Prue has spoken at conferences in the US, Africa and Europe and her opinion pieces have appeared in Foreign Policy, The New York Times, The Guardian, Project Syndicate, Columbia Journalism Review, Reuters and the Mail and Guardian. Prue’s work with New Narratives won the 2014 Advance Global Australian Award for Social Innovation.
Prue created and led BBC Media Action emergency radio and social media programming and training as part of the Unicef-led global communications response to the Ebola crisis in West Africa. She was also project manager on multi-million dollar projects in Sierra Leone and Nigeria funded by the Bill and Melinda Gates Foundation, DFID and others. Prue has trained journalists in Nigeria, Sierra Leone, Ghana, Liberia and the Democratic Republic of Congo and has advised governments, universities and NGOs including the World Health Organization, Deutsche Welle Academie, the Thomson Reuters Foundation and the Natural Resources Governance Institute.
Prue was Director of the popular International Reporting program at the City University of New York’s Newmark Graduate School of Journalism where she also taught classes in international reporting, media business models, radio reporting and the Craft of Journalism. Prue oversaw a team of ten professors including leading international reporters from the New York Times, Reuters, Quartz and NPR. She introduced risk awareness and security training, international reporting trips and formed a network of 60+ global media outlets who hired graduates and interns.

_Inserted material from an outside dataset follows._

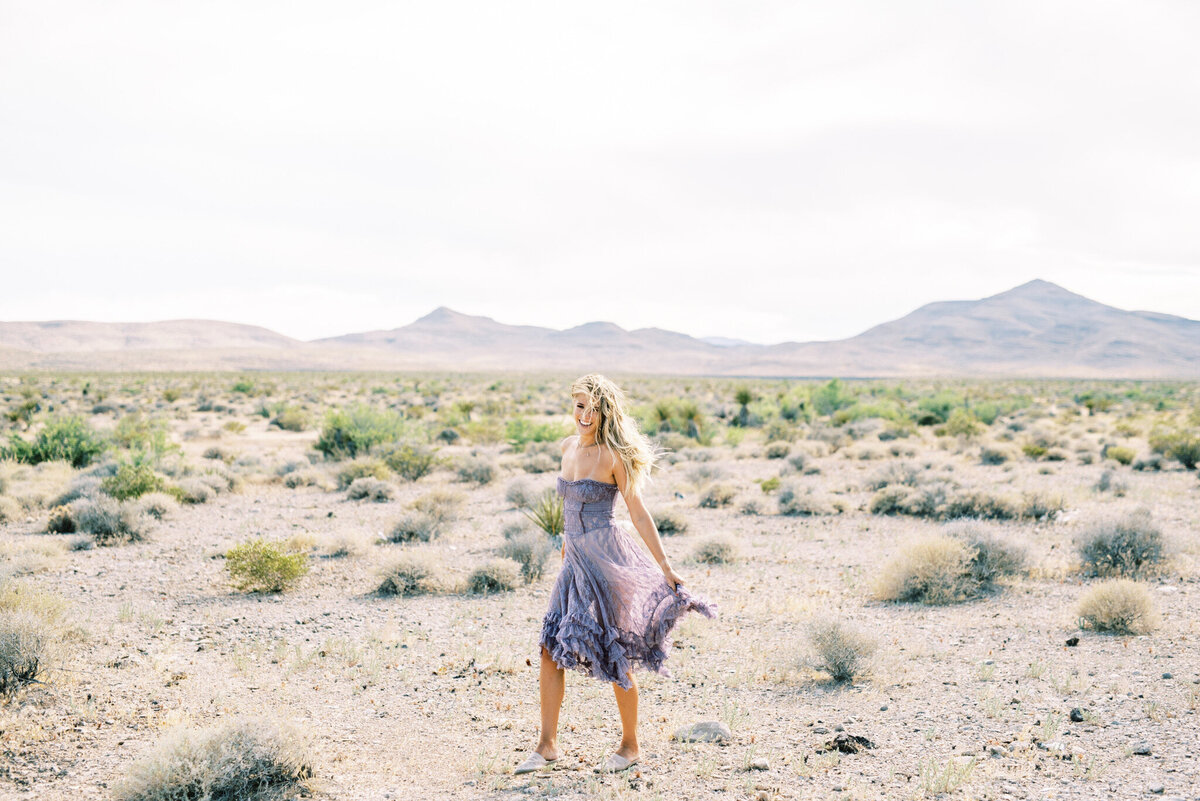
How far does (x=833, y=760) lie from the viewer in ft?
16.5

In 2019 Prue joined the executive team to set up the $100m Judith Neilson Institute for Journalism and Ideas in Sydney. It was the first major philanthropic organisation dedicated to journalism in Australia. Early in her career Prue was a reporter with the Financial Times New York bureau and a television correspondent with the Australian Broadcasting Corporation in Sydney, Central Australia and New York. She covered the the September 11th 2001 terror attacks from Ground Zero.
Prue has lived in Australia, the US, the UK and Ghana. She holds a master’s degree from Columbia University’s Graduate School of Journalism where she was also an “International Fellow” at the School of International and Public Affairs. She also holds a Master of International Relations and a Bachelor of Economics from the University of Sydney.